- _SELECTED EXTRACT_
=-=-=
Figure 2–6. A hatching Bearded Dragon, Pogona vitticeps.

Females of the live-bearing Ocellated Skink (Niveoscincus ocellatus) from high elevations in Tasmania can determine the sex of their offspring by the amount of time they spend basking. Erik Waspstra and colleagues demonstrated this with captive skinks as well as wild caught gravid females. Females with limited basking opportunities (4 hours per day) produced more male offspring, while females with more basking opportunities (10 hours per day) produced more females.
Madeleine Charnier first discovered TSD in the Red–headed Rock Lizard (Agama agama) in 1966, since then TSD has been found in fish, turtles, crocodiles and alligators, tuataras, and other lizards. Eric Charnov and James Bull proposed a hypothesis to explain TSD over genetic (chromosomal) sex determination: under some environmental conditions, greater reproductive fitness goes to female offspring, while under other conditions male offspring are more reproductively fit. Natural selection can be expected to favor females that deposit their eggs in nests that will be warm, cool, or have a range of temperatures depending upon the sex with the highest reproductive value for a given environment. Given this mechanism, selection of a nesting site by the female becomes quite important, nests in shade, sun, or partial sun will determine the sex ratio of the offspring. And for species giving birth to live young, basking time and body temperature become important.
Experiments done by David Crews and James Bull as well as other colleagues over the past 20 years using the Leopard Gecko (Eublepharis macularis) [Figure 2–7] demonstrated incubation temperature not only determines sex but influences adult physiology, behavior, anatomy, and brain development. Recent experiments found incubation temperatures influence mate choice and aggressive behavior in the Leopard Gecko. Eggs incubated at 32.5º C produced mostly males and some females with adults of both sexes showing considerable aggression; while eggs incubated at 30.0º C are mostly females but also produce some males and both sexes are less aggressive. Using a simple Y-maze, males were given a choice of females incubated at the two different temperatures. Male leopard geckos incubated at 32.5º C preferred females incubated at 30º C and males incubated at 30º C preferred females incubated at 34º C. They concluded that mate choice is due to an environmental influence on brain development that leads to different perceptions of the opposite sex. Mate choice is best understood in the context of the individual’s life history.
=-=-=
- _INFORMATION PROVIDED_

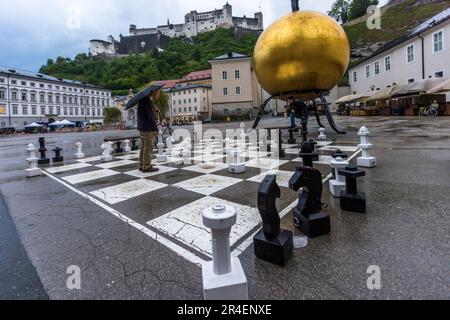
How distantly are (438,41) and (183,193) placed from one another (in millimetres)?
28443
=-=-=
- _CHECK YOUR UNDERSTANDING_
**A)** Summarize the passage on temperature and sex determination in two sentences.
**B)** For each statement, answer yes or no according to the passage on temperature and sex determination, and quote the words that decide it. (i) Ocellated Skink females given 10 hours of basking per day produced more male offspring. (ii) Temperature-dependent sex determination was first discovered in the Red-headed Rock Lizard. (iii) Leopard Geckos from eggs incubated at 30.0º C are less aggressive.
The listing has no part in this work.

- _SOLUTIONS BELOW_
**A)** In the live-bearing Ocellated Skink, females with limited basking time produced more male offspring and those with more basking time produced more females. Temperature-dependent sex determination was first found in the Red-headed Rock Lizard in 1966 and has since been found in fish, turtles, crocodiles and alligators, tuataras, and other lizards, and in the Leopard Gecko incubation temperature not only determines sex but also influences adult physiology, behavior, anatomy, brain development, aggression, and mate choice.

**B)**
(i) No: "females with more basking opportunities (10 hours per day) produced more females."
(ii) Yes: "Madeleine Charnier first discovered TSD in the Red–headed Rock Lizard (Agama agama) in 1966"
(iii) Yes: "eggs incubated at 30.0º C are mostly females but also produce some males and both sexes are less aggressive."